Newbie question on how to scan with BAOFENG

Hi all, my wife and I are new here and new two way radios. I just have a question.

We are going to be out in the middle of Nevada on a road trip later this week and we just bought a new BAOFENG UV-5RV2+ radio. We intend to get into Ham radios and to eventually getting our license and learning more about Ham Radios etc.

In the meantime we are just starting to learn how to use our new radio and I have already tuned into NOA for weather in our area and will do the same for when we are in Nevada.

What my question is, is this… when we are down in Nevada, how can we use the Radio to just scan the area where we are at in Nevada just to listen in on anyone in the area. (not intending to talk as we don’t have our license etc).

Any help with this would be greatly appreciated. So far we have not found very good information on how to use this radio as of yet and the handbook is not very user friendly to newbies.

Thanks again…

Neptune1 (Dano)

You bought a two way radio with memories, NOT a scanner. With these radios, you can scan frequencies you have entered manually into the memories, or go up and down channel by channel from the frequency you type in, which takes forever. A scanner searches, stores and then you can scan the memories. The Baofeng is pretty naff at finding things. Not what they’re designed to do. The up/down speed is not that fast, so you’ll miss very short transmissions. The best you can do is a google session to gather the frequencies on line for the area you will be in, and then enter these, and then scan them - but the scan speed isn’t that fast, so don’t enter too many.

I would agree with that assessment. The Baofeng radio is really not suited for use as a scanner for several reasons. First, you would need to know all the frequencies in the area you want to scan. Second, you would need to program them all into the radio. Sure, technically you could just let it scan every frequency on a band, but it will take a very long time to complete one scan. Third, a scan will be slow and methodical. This is simply because the scan is just another feature of a two way radio and not its primary function.

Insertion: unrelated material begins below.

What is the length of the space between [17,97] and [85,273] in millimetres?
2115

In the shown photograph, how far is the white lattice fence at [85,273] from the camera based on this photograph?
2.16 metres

With a scanner, you simply set it up to pick up any active frequencies within range, select the frequencies you want to monitor, and go. The primary job of the scanner is to scan, so it will typically do so at much higher rate and much more efficiently than a typical transceiver.

Well thanks for redponding. This is all pretty advanced info for me. Ok so i shouldnt scan. So what/where is the best way to find frequencies in an area to tune into.

It depends on what you are trying to receive. You can find NOAA weather channels at and search for the frequencies in the area.